■ **Aim**: Pull from the listing each line that contains the string "does". Letter case matters.

■ **The records**:
_ _ _ _ _ _ _

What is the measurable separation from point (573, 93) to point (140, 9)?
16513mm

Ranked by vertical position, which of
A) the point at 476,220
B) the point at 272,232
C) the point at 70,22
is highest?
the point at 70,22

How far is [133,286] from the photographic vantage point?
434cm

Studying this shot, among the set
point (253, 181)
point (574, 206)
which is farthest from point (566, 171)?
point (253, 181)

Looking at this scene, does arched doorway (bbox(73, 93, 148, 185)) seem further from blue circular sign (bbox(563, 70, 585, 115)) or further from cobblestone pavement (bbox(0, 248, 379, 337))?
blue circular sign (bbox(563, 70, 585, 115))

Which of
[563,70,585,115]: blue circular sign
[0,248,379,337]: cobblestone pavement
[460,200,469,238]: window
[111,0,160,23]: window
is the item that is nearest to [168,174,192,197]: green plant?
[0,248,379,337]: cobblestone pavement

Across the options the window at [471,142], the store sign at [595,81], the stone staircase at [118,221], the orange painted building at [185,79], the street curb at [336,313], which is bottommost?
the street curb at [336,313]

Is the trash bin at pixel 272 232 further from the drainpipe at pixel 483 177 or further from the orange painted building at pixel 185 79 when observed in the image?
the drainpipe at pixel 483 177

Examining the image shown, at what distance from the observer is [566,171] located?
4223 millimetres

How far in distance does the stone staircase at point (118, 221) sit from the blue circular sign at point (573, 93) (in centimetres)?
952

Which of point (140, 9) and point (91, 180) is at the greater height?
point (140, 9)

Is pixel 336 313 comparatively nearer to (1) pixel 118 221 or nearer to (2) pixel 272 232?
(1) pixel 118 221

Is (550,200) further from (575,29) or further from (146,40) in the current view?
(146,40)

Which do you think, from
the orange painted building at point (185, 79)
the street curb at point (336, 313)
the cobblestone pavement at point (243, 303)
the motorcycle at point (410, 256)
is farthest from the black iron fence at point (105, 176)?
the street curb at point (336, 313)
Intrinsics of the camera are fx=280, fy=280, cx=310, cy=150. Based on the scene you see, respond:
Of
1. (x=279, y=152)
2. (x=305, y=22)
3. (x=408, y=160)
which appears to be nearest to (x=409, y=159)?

_ _ _ _ _ _ _

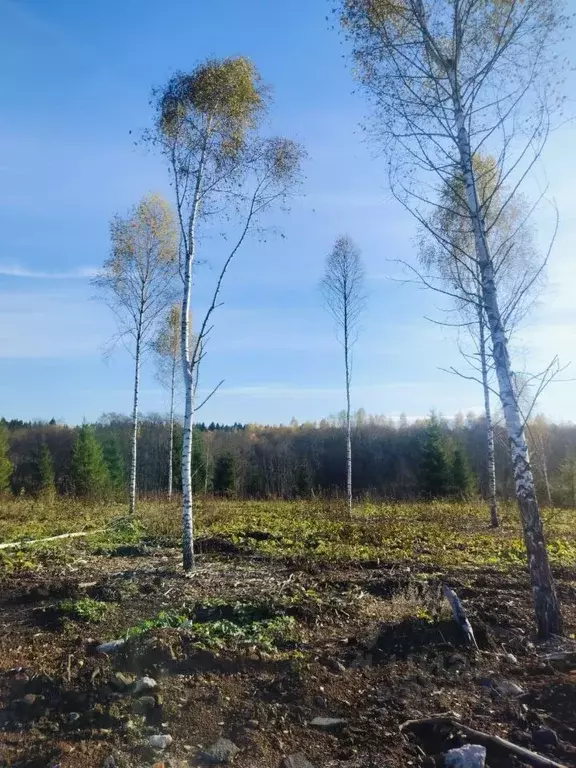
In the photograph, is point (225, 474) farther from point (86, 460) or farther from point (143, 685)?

_ _ _ _ _ _ _

■ **Result for this task**:
Looking at this scene, does arched doorway (bbox(73, 93, 148, 185)) seem further from blue circular sign (bbox(563, 70, 585, 115)) or further from cobblestone pavement (bbox(0, 248, 379, 337))?
How far in distance does the stone staircase at point (118, 221) sit from the blue circular sign at point (573, 93) (in centimetres)?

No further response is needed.